▶ **Task objective**:
Copy out the listing below word for word, covering every line, and leave the pictures out of your copy.

▶ **Extracted material**:
##############################
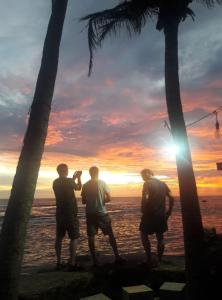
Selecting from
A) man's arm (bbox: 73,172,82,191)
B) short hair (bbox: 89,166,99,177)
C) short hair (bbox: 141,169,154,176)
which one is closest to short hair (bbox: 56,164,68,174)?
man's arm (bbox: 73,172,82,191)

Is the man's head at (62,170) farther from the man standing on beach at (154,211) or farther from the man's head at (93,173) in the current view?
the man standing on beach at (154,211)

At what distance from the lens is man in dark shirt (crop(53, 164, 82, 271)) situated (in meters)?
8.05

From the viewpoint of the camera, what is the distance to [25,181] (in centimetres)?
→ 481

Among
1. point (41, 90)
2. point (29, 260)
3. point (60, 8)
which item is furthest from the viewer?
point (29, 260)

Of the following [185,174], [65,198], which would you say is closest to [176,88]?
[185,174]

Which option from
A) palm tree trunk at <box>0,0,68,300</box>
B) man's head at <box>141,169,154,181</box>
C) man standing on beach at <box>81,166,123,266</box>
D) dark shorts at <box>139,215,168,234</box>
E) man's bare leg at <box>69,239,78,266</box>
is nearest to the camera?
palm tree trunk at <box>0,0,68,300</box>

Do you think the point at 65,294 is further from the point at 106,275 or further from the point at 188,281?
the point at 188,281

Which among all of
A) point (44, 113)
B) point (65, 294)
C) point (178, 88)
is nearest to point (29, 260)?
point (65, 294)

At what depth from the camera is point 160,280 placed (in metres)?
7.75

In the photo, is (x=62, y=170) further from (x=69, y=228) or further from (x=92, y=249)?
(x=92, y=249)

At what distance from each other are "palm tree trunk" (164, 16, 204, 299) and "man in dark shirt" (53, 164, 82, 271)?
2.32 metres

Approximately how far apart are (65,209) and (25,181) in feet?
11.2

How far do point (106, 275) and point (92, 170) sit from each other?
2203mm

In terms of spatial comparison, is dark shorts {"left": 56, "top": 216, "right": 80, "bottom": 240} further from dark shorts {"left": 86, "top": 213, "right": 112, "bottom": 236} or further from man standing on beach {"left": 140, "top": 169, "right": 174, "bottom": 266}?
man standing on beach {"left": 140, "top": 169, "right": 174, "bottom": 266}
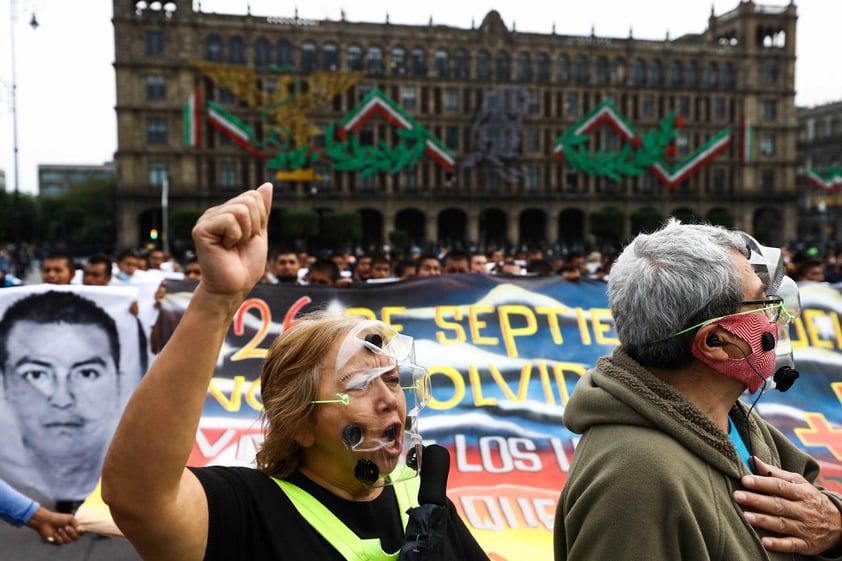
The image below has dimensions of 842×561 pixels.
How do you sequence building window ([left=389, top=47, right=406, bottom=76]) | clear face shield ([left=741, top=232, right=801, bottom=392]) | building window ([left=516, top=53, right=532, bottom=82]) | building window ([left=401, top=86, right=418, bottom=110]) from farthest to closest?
##############################
▶ **Solution for this task**:
Selecting from
A) man's arm (bbox: 73,172,82,191)
B) short hair (bbox: 89,166,99,177)
C) short hair (bbox: 141,169,154,176)
which one is closest to short hair (bbox: 56,164,68,174)?
man's arm (bbox: 73,172,82,191)

Is the man's head at (62,170) farther from the man standing on beach at (154,211) or farther from the man's head at (93,173) in the current view?
the man standing on beach at (154,211)

At what distance from the lens is man in dark shirt (crop(53, 164, 82, 271)) situated (in meters)?
8.05

From the viewpoint of the camera, what is the distance to [25,181] (in centimetres)?
→ 481

Among
1. point (41, 90)
2. point (29, 260)
3. point (60, 8)
which item is furthest from the viewer?
point (29, 260)

Of the following [185,174], [65,198], which would you say is closest to [176,88]?
[185,174]

Which option from
A) palm tree trunk at <box>0,0,68,300</box>
B) man's head at <box>141,169,154,181</box>
C) man standing on beach at <box>81,166,123,266</box>
D) dark shorts at <box>139,215,168,234</box>
E) man's bare leg at <box>69,239,78,266</box>
is nearest to the camera?
palm tree trunk at <box>0,0,68,300</box>

Do you think the point at 65,294 is further from the point at 106,275 or further from the point at 188,281?
the point at 188,281

Which among all of
A) point (44, 113)
B) point (65, 294)
C) point (178, 88)
is nearest to point (29, 260)?
point (65, 294)

At what depth from the camera is point 160,280 placed (in metres)?
7.75

In the photo, is (x=62, y=170) further from (x=69, y=228) or further from (x=92, y=249)?
(x=92, y=249)

At what distance from each other are "palm tree trunk" (164, 16, 204, 299) and "man in dark shirt" (53, 164, 82, 271)?
2.32 metres

Approximately how far apart are (65,209) and (25,181) in feet?
11.2

How far do point (106, 275) and point (92, 170) sit from each other?
2203mm

In terms of spatial comparison, is dark shorts {"left": 56, "top": 216, "right": 80, "bottom": 240} further from dark shorts {"left": 86, "top": 213, "right": 112, "bottom": 236} or further from man standing on beach {"left": 140, "top": 169, "right": 174, "bottom": 266}?
man standing on beach {"left": 140, "top": 169, "right": 174, "bottom": 266}
The image below has dimensions of 842×561 pixels.
How do you sequence building window ([left=389, top=47, right=406, bottom=76]) | clear face shield ([left=741, top=232, right=801, bottom=392]) | building window ([left=516, top=53, right=532, bottom=82]) | building window ([left=401, top=86, right=418, bottom=110]) from farthest to closest?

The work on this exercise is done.